Sasha grabbed her short blade by the hilt and swung so that the sheath flew off, straight at the first man, who ducked. The big, bald man who had beaten her and Errollyn in the dungeon came around the big table at her, while Reynold drew a throwing knife. Sasha threw the short blade at Reynold, no great throw, but it made him duck. The big man swung hard from above…a stupid attack; Sasha just swayed aside and impaled him with his own momentum.
She pushed him back several steps, using his bulk as a shield from Reynold’s knife. The man she’d thrown the sheath at was trying to come about on her left. As he raised his blade for a strike, Sasha pulled her sword free of the big man’s gut, spun low and took the other’s leg. He fell screaming, and Sasha grabbed up his fallen blade and hurled that at Reynold too. Reynold ducked aside again as the blade scythed by his head, and lost his knife as he rolled. The big man collapsed, face first, clutching his stomach.
Reynold’s last standing companion was Timoth Salo. The young nobleman held his blade two-handed, Nasi-Keth style, staring incredulously at Sasha, then about at the carnage she’d wrought. The man she’d legged was still screaming, clutching the terrible wound.

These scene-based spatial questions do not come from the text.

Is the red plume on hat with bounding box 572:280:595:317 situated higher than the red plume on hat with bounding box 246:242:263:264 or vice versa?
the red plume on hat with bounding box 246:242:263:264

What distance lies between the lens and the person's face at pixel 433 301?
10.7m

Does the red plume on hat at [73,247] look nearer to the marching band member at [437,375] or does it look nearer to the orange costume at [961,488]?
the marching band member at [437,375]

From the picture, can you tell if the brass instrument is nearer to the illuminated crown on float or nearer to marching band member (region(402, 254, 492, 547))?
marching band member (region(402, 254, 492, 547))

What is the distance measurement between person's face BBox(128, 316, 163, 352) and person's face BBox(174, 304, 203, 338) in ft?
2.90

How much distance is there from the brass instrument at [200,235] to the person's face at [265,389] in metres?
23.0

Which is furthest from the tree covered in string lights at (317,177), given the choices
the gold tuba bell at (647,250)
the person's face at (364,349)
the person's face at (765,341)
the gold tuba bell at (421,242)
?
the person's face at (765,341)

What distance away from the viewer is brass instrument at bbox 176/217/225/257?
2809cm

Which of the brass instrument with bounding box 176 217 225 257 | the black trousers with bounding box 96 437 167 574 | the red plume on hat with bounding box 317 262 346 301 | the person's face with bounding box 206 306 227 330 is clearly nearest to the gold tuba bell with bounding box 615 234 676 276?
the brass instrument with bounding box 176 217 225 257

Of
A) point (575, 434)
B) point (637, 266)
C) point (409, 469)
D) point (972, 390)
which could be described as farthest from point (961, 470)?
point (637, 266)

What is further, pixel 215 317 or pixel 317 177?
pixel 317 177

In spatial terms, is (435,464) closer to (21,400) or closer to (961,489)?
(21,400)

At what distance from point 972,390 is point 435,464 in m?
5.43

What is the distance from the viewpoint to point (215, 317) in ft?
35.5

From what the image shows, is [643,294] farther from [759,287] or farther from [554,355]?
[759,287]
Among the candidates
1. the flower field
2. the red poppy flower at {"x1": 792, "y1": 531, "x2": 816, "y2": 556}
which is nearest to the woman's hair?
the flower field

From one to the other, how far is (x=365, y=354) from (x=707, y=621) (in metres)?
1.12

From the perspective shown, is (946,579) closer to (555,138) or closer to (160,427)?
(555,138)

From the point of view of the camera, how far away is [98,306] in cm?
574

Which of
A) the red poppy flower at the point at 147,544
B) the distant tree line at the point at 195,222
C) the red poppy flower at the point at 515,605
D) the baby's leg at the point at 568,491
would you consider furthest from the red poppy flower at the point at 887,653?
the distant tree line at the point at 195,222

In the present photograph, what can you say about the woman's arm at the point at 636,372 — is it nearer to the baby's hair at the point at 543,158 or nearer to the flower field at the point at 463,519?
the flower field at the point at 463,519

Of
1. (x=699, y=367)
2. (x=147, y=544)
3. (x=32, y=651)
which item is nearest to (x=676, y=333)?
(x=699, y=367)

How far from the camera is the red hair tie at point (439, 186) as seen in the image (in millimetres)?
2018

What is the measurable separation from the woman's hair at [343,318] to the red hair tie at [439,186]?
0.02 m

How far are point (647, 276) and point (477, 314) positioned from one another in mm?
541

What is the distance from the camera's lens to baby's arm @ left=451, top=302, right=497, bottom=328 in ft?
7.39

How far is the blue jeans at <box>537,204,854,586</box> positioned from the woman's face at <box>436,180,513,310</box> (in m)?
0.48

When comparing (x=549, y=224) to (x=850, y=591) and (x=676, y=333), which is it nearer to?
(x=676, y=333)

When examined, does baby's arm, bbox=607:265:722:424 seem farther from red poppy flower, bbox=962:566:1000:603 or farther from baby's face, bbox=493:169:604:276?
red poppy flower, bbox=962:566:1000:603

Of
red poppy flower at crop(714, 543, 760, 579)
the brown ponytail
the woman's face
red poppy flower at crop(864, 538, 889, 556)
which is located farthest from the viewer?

Sasha stuck her blade in his back to shut him up.
“What did you do?” Salo said with horror. And again, on the verge of hysterical tears, “What did you do?” As though it had not occurred to him that his friends could die so easily. As though it had not occurred to him that his own actions could lead to this end.
Sasha rose from her crouch and advanced slowly. “You thought this was a game?” The calm of her voice amazed her. Dripping fury, and cold as ice, yet steady. Revenge made her calm, when all about her was crazy. No sheth an sary. She had never felt more Lenay than she did at that moment. “Did you think I was joking when I said I’d kill you all?”